Levantó la vista preguntándose si se había perdido algo que Pedro hubiera dicho.
—¿Estás preparada? —murmuró él—. Puedo enseñarte el camino. Yo mismo he ido a verlo.
Por supuesto. Había olvidado que era el abuelo de su esposa.
—Sí. Gracias —no iba a admitir que nunca estaría preparada para enfrentarse al anciano, pero siguió los pasos de Pedro.

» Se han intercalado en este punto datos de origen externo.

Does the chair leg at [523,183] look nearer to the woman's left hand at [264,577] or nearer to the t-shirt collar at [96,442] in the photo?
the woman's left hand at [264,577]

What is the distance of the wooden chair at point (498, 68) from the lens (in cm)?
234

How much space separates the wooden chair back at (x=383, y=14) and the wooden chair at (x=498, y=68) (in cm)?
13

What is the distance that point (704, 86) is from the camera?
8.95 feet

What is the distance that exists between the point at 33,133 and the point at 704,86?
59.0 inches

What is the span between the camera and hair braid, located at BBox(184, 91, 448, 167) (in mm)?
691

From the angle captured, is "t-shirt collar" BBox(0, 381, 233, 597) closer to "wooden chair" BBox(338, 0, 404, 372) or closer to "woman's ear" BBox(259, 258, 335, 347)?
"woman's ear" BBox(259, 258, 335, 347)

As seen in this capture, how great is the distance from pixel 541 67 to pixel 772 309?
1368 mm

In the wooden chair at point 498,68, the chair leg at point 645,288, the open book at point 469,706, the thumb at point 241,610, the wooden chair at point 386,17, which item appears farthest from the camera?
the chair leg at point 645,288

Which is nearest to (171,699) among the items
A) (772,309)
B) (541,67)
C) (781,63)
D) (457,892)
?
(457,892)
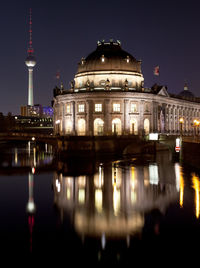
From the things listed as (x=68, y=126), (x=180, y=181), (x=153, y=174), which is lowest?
(x=180, y=181)

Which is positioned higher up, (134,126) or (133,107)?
(133,107)

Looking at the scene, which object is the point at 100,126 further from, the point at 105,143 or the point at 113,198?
the point at 113,198

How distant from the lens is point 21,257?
25.4m

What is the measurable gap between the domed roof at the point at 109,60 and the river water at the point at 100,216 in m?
55.3

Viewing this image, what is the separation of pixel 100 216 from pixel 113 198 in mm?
8284

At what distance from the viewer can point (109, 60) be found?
11350cm

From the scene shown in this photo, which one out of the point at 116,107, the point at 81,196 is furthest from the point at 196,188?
the point at 116,107

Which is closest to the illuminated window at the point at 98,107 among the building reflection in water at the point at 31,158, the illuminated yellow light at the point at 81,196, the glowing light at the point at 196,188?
the building reflection in water at the point at 31,158

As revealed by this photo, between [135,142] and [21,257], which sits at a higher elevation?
[135,142]

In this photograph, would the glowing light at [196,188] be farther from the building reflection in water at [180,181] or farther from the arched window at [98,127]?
the arched window at [98,127]

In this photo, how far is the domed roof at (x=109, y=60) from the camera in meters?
113

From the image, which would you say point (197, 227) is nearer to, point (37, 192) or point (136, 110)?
point (37, 192)

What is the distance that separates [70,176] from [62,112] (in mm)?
55084

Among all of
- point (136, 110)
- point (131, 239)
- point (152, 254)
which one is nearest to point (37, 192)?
point (131, 239)
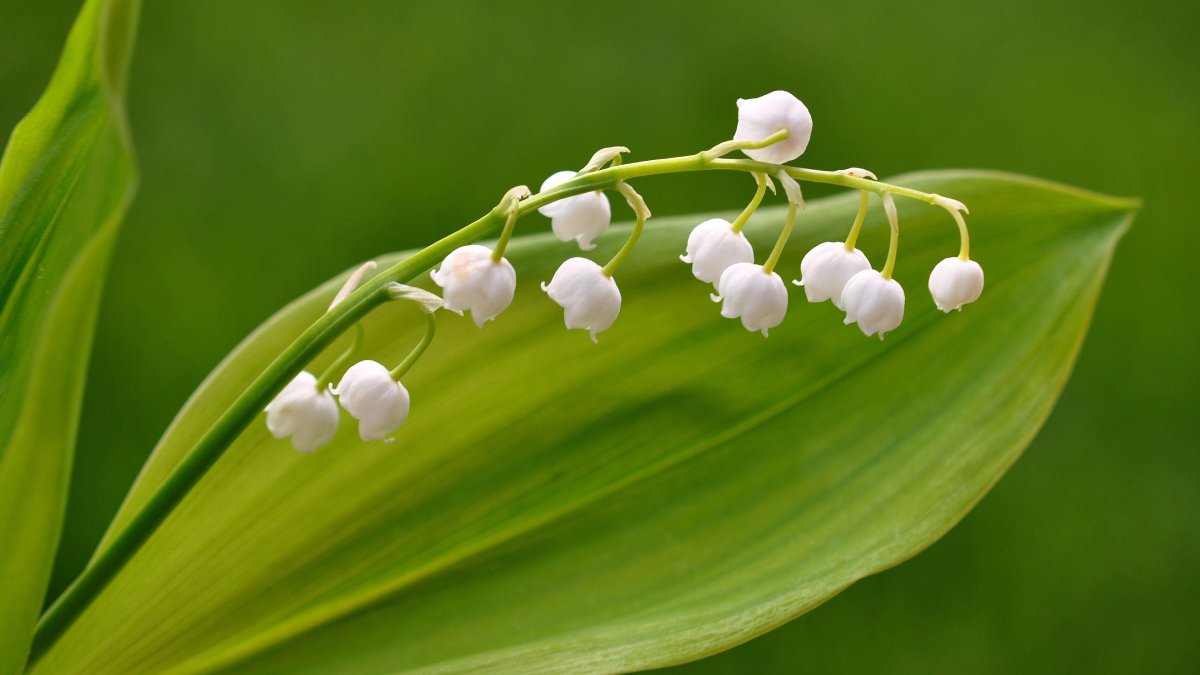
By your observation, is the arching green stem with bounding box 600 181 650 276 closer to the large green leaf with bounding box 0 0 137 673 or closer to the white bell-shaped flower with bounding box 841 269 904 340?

Se alegraba de su compañía. Después de estar evitándolo tanto tiempo, de tratar de no pensar en él, se sentía mejor simplemente con tenerlo a su lado al ir a enfrentarse con el hombre al que había odiado la mayor parte de su vida. Miró a Pedro subrepticiamente. Tan distante, tan impenetrable. Miraba hacia delante y parecía tan fuerte... Tenía la certeza de que era una fuerza diferente a la de su abuelo. No manipulaba a la gente más débil que él. Costas era un hombre que se permitía la ternura con quienes amaba: su hija y su madre. Durante un doloroso instante deseó formar parte de ese grupo de personas amadas, pero eso nunca ocurriría. Incluso en ese momento, mientras bajaban a otra planta, los dos estaban esencialmente solos, metidos en su mundo particular. Giraron en una curva del pasillo y se detuvieron delante de un puesto de enfermería. Paula luchaba por mantener la tranquilidad mientras se daba cuenta de que estaban allí, al lado de Luis Schulz. No podía enfrentarse al anciano con la cabeza puesta en Pedro. Necesitaba todo el ingenio y autoestima que había aprendido de su madre. Cuadró los hombros mientras escuchaba sólo a medias la conversación entre Pedro y la enfermera. Sabía que mirar de frente a aquel anciano enfermo pondría a prueba sus límites. Pero le debía a su madre mostrarse calmada. Mostrarle que la hija de su madre era una mujer a considerar, de la que no se podía prescindir como si no mereciera la pena. No le importaba lo que él pensara, aunque en su fuero interno sabía que algo sí.